→ Problems to work on:
- a) In the vhost_net batching thread, translate this sentence into Spanish: "Another possibility is better code cache locality."
- b) Continue the vhost_net batching thread from the point where it stops.

→ Text provided:

++++++++++

Re: [PATCH net-next RFC 5/5] vhost_net: basic tx virtqueue batched processing

From: Michael S. Tsirkin
Date: Wed Sep 27 2017 - 18:19:47 EST


On Wed, Sep 27, 2017 at 10:04:18AM +0800, Jason Wang wrote:
>
>
> On 2017å09æ27æ 03:25, Michael S. Tsirkin wrote:
> > On Fri, Sep 22, 2017 at 04:02:35PM +0800, Jason Wang wrote:
> > > This patch implements basic batched processing of tx virtqueue by
> > > prefetching desc indices and updating used ring in a batch. For
> > > non-zerocopy case, vq->heads were used for storing the prefetched
> > > indices and updating used ring. It is also a requirement for doing
> > > more batching on top. For zerocopy case and for simplicity, batched
> > > processing were simply disabled by only fetching and processing one
> > > descriptor at a time, this could be optimized in the future.
> > >
> > > XDP_DROP (without touching skb) on tun (with Moongen in guest) with
> > > zercopy disabled:
> > >
> > > Intel(R) Xeon(R) CPU E5-2650 0 @ 2.00GHz:
> > > Before: 3.20Mpps
> > > After: 3.90Mpps (+22%)
> > >
> > > No differences were seen with zerocopy enabled.
> > >
> > > Signed-off-by: Jason Wang <jasowang@xxxxxxxxxx>
> > So where is the speedup coming from? I'd guess the ring is
> > hot in cache, it's faster to access it in one go, then
> > pass many packets to net stack. Is that right?
> >
> > Another possibility is better code cache locality.
>
> Yes, I think the speed up comes from:
>
> - less cache misses
> - less cache line bounce when virtqueue is about to be full (guest is faster
> than host which is the case of MoonGen)

++++++++++

→ Dataset excerpt:
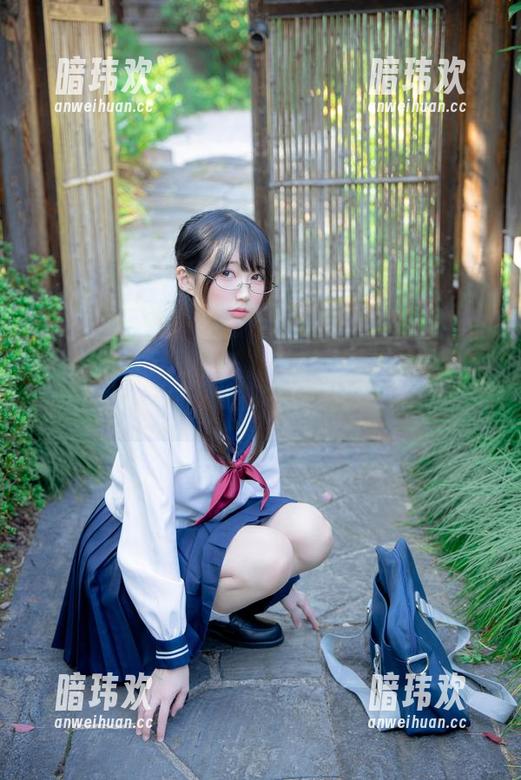 “nagisa魔物喵”，这一套女仆与死库水的合集其实很考验自己的想象力呢。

++++++++++

→ Response list:
- a) Otra posibilidad es una mejor localidad de la caché de código.

- b)
> - less memory barriers
> - possible faster copy speed by using copy_to_user() on modern CPUs
>
> >
> > So how about this patchset is refactored:
> >
> > 1. use existing APIs just first get packets then
> > transmit them all then use them all
>
> Looks like current API can not get packets first, it only support get packet
> one by one (if you mean vhost_get_vq_desc()). And used ring updating may get
> more misses in this case.

Right. So if you do

for (...)
vhost_get_vq_desc


then later

for (...)
vhost_add_used


then you get most of benefits except maybe code cache misses
and copy_to_user.







> > 2. add new APIs and move the loop into vhost core
> > for more speedups
>
> I don't see any advantages, looks like just need some e.g callbacks in this
> case.
>
> Thanks

IUC callbacks pretty much destroy the code cache locality advantages,
IP is jumping around too much.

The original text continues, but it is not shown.